Adventures in little data

Jan. 18, 2017 from 3:30 to 4:20 — Johnson Hall, room 102

Paul Ginsparg

Professor of Physics and Information Science, Cornell University


I will give a very brief sociological overview of the current metastable state of scholarly research communication, and then a technical discussion of the practical implications of literature and usage data considered as computable objects, using arXiv as exemplar. From the physics standpoint, there is a surprising amount of statistical mechanics in text-mining and machine learning.
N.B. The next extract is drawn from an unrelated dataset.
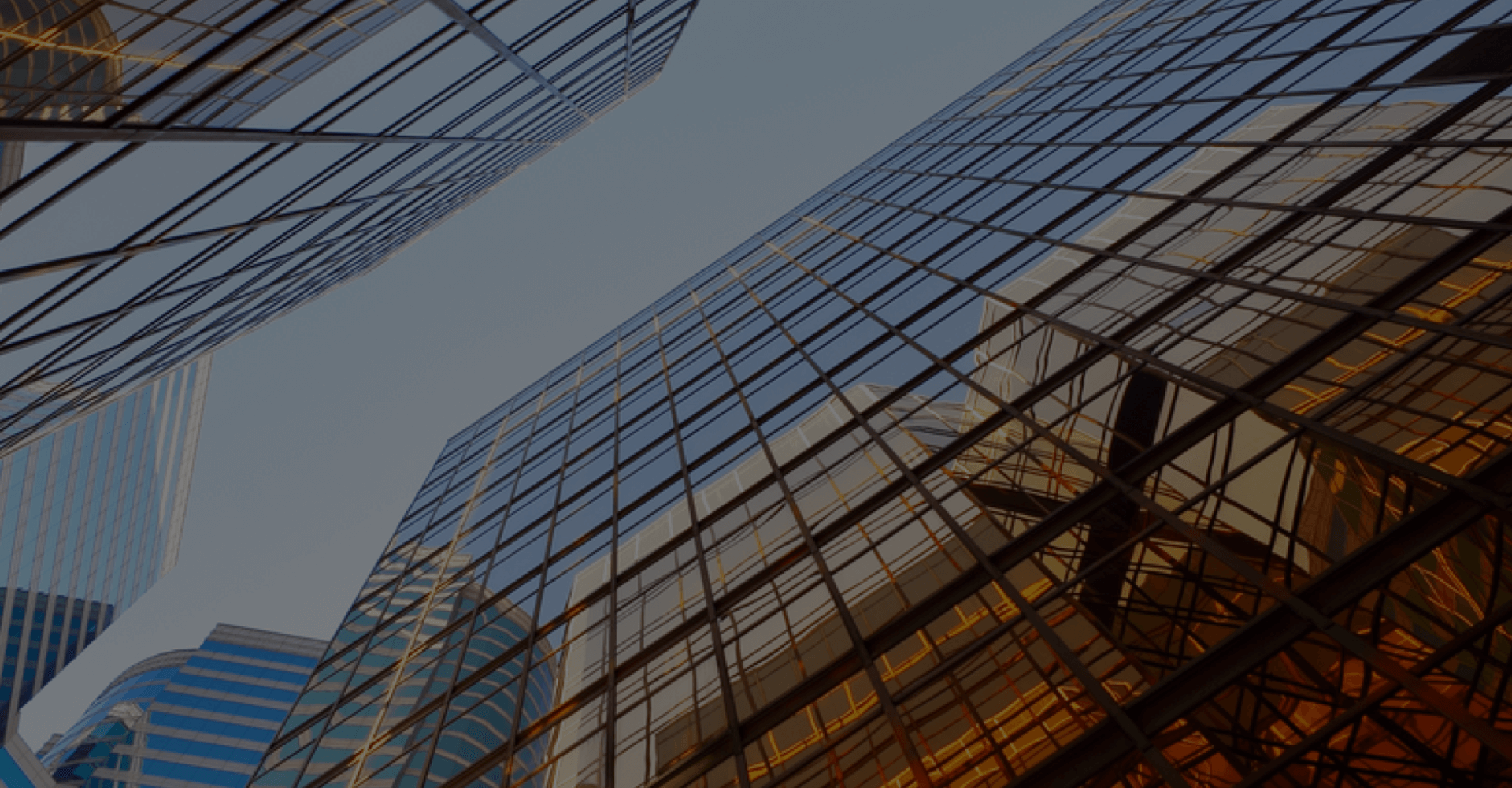 公司架构 - 和记娱乐H88集团 - 手艺和记娱乐H88 敢创敢为！！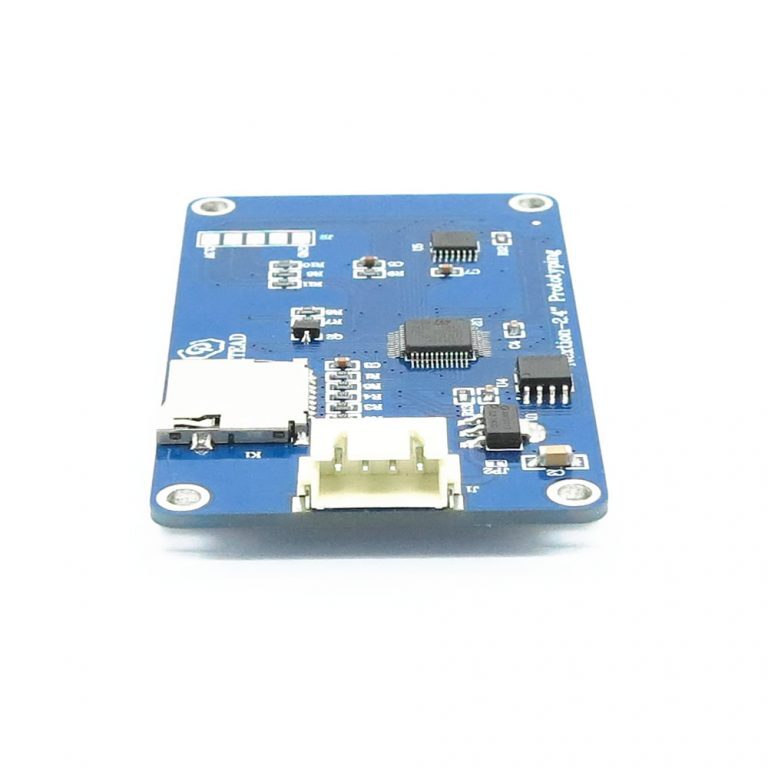 Nextion BASIC NX3224T024 2.4″ TFT ManMachine Interface HMI kernel LCD Touch Display-4-2-768×768 Nextion BASIC NX3224T024 2.4″ TFT ManMachine Interface HMI kernel LCD Touch Display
Paul Ginsparg has a been professor of physics and information science at Cornell University since 2001. He received a B.A. in physics from Harvard University (1977), and a doctorate in theoretical particle physics from Cornell University (1981). He was in the Society of Fellows at Harvard from 1981 – 1984, then a faculty member in the physics department at Harvard University until 1990, and a staff member in the theoretical division of Los Alamos National Laboratory from 1990 to 2001. He has authored papers in quantum field theory, string theory, conformal field theory, and quantum gravity. While visiting Aspen in the summer of 1991, he started the e-print archives (now He has served on many committees, including the U.S. National Committee for CODATA, other N.R.C., N.A.S., and AAAS committees, the NIH PubMedCentral national advisory board, on the American Physical Society publications oversight committee, and the Public Library of Science advisory board. He has received awards including the P.A.M. (physics astronomy math) award from the Special Libraries Association, the Council of Science Editors (CSE) Award for Meritorious Achievement, the Paul Evans Peters Award from Educause, ARL, and CNI; was elected as a Fellow of the American Physical Society; and has been named a MacArthur Fellow, a Radcliffe Institute Fellow, a “White House Champion of Change”, and a Simons Fellow in Theoretical Physics.